▶ [Task objective]: Look through the material that follows and show every line with the string "Walk".

▶ [Supplied information]:
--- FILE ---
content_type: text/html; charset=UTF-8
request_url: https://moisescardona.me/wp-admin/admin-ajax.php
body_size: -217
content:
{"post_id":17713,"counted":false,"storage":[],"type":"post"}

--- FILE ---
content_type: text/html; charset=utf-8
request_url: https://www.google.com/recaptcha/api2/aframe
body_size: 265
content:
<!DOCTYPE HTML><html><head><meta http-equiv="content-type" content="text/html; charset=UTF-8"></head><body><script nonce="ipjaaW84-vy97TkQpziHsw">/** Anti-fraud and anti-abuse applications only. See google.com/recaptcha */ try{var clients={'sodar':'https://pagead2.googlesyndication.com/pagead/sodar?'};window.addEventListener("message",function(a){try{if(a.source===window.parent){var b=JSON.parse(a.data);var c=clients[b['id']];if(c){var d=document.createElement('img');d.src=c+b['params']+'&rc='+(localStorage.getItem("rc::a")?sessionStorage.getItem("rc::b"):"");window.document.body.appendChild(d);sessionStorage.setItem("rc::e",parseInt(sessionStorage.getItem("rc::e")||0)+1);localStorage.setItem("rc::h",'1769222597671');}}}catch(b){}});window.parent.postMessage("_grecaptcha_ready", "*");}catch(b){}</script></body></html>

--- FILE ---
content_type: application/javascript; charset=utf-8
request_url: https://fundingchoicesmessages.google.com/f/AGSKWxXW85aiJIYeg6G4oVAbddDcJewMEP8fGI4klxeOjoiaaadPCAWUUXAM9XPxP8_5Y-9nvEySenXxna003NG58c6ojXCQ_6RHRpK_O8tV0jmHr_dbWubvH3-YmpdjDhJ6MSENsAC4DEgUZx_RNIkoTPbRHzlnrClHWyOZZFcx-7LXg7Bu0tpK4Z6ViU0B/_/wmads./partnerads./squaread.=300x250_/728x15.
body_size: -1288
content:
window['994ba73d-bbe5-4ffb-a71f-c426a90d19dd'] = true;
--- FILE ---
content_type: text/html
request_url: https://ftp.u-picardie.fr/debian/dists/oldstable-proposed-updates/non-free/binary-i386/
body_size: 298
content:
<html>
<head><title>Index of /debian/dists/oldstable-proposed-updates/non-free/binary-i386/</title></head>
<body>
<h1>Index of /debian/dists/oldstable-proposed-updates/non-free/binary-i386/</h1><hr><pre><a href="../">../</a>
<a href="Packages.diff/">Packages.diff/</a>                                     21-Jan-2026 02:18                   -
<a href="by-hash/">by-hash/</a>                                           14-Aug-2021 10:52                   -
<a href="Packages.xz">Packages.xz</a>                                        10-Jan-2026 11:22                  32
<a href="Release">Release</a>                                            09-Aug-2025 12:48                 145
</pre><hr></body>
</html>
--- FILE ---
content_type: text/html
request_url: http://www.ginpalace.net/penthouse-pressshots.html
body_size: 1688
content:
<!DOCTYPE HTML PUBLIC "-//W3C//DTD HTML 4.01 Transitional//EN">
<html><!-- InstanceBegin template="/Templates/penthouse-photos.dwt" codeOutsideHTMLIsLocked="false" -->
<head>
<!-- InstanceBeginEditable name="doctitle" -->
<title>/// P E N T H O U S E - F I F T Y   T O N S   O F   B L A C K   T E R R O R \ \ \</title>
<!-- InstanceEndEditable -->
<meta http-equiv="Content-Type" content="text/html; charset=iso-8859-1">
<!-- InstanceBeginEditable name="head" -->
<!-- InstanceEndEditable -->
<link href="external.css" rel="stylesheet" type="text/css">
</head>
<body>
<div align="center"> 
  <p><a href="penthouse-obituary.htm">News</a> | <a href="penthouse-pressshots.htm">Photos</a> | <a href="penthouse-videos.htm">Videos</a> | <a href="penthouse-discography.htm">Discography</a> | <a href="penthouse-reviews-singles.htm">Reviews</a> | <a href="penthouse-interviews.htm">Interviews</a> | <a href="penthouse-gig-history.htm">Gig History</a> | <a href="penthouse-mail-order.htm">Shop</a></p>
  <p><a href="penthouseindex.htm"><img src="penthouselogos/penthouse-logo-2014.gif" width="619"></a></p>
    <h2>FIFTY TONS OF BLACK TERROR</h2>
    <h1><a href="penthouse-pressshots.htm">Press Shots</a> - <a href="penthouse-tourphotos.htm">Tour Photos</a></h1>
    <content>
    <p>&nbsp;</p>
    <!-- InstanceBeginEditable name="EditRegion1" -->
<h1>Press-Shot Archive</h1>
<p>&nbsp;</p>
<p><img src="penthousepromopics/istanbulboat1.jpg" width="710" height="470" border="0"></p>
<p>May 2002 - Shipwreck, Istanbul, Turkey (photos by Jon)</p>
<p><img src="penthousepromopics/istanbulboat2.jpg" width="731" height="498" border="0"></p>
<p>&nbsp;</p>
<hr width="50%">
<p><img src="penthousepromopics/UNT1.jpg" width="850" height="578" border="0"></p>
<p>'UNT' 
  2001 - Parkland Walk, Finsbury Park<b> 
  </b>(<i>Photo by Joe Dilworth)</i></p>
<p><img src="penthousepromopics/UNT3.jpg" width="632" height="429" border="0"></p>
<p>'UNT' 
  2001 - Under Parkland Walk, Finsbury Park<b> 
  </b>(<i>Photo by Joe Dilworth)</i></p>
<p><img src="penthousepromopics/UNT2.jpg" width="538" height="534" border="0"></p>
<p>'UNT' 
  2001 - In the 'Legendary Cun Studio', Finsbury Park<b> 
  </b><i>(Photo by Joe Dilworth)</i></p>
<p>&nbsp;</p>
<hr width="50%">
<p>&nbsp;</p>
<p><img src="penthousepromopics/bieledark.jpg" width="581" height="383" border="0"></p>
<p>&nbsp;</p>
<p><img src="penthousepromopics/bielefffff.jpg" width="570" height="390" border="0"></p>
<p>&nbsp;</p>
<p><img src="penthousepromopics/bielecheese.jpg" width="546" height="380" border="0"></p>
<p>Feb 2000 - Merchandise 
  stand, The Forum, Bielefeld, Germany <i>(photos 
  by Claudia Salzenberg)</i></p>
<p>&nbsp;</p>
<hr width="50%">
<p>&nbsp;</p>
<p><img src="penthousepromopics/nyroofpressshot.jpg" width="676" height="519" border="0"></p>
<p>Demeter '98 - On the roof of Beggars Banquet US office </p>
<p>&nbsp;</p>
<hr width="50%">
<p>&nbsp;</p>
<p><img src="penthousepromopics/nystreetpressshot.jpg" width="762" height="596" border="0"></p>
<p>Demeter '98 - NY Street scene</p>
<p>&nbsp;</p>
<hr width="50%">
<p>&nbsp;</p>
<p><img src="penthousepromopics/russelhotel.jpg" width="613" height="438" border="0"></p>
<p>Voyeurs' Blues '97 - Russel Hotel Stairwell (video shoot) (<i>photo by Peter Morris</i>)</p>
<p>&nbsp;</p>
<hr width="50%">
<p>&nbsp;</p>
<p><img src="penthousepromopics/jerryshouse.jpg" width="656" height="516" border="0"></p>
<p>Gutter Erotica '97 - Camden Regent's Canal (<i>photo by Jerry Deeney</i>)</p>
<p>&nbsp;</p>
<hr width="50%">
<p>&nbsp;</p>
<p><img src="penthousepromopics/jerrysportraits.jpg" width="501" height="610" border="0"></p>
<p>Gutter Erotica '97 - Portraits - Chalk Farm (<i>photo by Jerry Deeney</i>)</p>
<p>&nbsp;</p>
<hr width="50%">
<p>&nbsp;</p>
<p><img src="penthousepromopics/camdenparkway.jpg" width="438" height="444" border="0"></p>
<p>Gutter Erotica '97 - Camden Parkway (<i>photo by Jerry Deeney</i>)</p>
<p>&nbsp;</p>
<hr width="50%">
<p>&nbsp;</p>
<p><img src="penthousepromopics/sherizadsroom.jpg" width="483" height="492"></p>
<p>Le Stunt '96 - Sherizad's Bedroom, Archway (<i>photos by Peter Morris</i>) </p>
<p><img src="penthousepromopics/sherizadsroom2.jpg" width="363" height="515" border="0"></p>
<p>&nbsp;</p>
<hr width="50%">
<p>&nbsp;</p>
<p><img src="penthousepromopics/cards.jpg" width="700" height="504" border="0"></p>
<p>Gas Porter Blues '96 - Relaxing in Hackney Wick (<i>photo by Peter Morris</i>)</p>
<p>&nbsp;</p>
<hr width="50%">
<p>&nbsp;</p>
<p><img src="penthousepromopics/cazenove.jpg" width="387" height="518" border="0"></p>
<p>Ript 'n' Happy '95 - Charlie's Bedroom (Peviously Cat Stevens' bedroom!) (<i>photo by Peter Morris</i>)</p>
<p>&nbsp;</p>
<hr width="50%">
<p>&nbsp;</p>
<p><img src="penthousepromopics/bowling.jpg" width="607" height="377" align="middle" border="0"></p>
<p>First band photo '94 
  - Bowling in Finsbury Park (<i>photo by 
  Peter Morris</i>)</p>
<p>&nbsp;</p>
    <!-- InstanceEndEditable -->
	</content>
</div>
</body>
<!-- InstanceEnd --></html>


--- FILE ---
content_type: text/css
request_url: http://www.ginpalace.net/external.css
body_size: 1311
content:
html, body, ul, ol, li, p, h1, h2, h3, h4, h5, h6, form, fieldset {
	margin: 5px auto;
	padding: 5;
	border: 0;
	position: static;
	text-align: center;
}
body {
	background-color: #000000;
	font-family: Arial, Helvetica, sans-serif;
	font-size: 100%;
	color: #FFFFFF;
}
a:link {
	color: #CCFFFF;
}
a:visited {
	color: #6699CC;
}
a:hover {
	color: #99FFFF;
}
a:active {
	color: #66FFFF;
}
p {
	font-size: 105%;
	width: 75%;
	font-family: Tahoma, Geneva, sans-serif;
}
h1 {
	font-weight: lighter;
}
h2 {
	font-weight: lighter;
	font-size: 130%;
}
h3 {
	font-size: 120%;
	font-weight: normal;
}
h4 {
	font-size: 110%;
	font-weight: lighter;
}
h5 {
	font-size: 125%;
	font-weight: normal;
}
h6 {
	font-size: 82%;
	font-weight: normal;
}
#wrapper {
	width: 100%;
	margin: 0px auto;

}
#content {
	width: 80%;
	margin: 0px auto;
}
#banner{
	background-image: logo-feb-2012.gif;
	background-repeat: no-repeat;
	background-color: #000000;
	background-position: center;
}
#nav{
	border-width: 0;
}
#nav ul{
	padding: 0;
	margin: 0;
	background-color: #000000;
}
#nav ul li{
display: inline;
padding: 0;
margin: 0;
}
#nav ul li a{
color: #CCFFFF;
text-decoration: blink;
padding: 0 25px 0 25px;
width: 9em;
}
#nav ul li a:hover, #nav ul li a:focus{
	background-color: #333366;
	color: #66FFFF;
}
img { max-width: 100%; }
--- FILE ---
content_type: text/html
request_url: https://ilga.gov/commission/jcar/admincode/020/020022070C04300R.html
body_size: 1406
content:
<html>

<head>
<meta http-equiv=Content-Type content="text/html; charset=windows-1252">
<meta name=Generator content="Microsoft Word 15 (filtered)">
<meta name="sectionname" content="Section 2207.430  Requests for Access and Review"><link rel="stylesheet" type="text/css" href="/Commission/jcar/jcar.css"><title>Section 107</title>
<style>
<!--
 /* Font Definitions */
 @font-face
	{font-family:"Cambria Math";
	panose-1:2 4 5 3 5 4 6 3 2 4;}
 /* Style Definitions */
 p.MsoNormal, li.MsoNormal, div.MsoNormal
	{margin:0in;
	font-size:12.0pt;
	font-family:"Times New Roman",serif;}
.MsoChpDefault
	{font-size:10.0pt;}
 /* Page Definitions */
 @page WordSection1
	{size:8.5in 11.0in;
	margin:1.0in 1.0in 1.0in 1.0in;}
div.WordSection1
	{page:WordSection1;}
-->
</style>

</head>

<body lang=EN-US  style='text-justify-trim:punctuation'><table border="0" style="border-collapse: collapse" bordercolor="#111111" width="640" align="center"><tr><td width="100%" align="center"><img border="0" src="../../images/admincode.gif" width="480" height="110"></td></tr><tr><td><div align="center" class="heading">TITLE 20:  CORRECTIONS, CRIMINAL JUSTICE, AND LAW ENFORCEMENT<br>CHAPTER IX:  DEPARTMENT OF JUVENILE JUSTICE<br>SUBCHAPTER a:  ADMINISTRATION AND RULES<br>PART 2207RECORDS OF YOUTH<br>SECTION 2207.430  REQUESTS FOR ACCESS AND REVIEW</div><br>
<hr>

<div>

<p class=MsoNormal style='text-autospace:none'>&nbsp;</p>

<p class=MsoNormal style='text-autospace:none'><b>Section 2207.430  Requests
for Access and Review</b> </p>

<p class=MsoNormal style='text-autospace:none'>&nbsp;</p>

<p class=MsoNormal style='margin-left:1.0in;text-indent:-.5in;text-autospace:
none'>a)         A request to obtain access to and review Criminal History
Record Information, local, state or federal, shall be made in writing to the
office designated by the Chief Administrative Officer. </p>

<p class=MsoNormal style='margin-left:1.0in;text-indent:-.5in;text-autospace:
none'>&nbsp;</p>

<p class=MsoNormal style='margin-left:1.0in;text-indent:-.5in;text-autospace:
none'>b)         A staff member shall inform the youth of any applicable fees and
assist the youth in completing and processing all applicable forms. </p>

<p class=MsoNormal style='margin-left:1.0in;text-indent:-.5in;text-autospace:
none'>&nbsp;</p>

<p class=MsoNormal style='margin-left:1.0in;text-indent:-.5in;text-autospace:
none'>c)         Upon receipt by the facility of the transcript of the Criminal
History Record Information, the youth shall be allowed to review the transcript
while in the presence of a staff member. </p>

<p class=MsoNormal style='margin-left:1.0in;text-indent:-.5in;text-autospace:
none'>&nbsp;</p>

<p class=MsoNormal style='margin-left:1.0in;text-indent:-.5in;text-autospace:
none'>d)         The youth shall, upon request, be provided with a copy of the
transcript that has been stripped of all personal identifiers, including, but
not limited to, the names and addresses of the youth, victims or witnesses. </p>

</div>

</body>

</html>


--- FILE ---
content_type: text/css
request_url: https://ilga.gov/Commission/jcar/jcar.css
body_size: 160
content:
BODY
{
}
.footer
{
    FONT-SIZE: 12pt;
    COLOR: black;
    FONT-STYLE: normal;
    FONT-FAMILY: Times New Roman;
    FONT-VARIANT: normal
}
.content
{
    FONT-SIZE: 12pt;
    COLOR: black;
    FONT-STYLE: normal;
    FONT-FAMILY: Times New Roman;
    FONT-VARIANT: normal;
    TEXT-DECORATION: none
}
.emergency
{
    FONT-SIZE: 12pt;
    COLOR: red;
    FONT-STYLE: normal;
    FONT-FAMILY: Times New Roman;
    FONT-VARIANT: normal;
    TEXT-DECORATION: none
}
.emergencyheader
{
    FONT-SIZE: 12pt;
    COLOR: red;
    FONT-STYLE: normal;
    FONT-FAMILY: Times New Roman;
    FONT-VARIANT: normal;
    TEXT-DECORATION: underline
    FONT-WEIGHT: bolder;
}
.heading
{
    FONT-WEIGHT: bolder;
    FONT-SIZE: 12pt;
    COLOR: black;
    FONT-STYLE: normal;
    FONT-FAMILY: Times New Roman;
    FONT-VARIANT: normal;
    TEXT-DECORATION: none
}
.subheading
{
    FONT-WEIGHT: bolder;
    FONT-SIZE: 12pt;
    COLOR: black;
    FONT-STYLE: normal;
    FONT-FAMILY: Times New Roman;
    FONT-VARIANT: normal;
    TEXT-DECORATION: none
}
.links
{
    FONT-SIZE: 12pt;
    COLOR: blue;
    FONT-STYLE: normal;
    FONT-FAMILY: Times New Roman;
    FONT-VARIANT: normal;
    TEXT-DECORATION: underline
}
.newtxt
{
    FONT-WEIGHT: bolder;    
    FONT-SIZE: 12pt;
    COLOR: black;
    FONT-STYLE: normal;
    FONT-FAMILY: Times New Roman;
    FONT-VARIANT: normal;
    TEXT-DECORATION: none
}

▶ [Response area]:
  2001 - Parkland Walk, Finsbury Park<b> 
  2001 - Under Parkland Walk, Finsbury Park<b> 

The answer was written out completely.